Beginning with the line that contains "Find Your Sparkle", reproduce the remaining lines of the material exactly, up to and including the last one, but no pictures.
START Dataset section
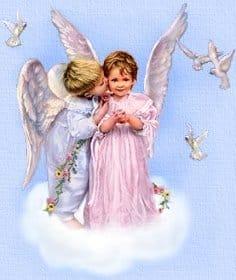 Angel Friends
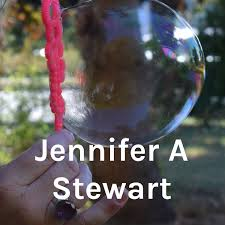 Find Your Sparkle with Jennifer A Stewart, Speaker, Transformation Guide & Energy Worker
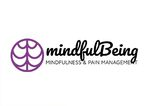 mindfulBeing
END Dataset section
▸ Written reply:
 Find Your Sparkle with Jennifer A Stewart, Speaker, Transformation Guide & Energy Worker
 mindfulBeing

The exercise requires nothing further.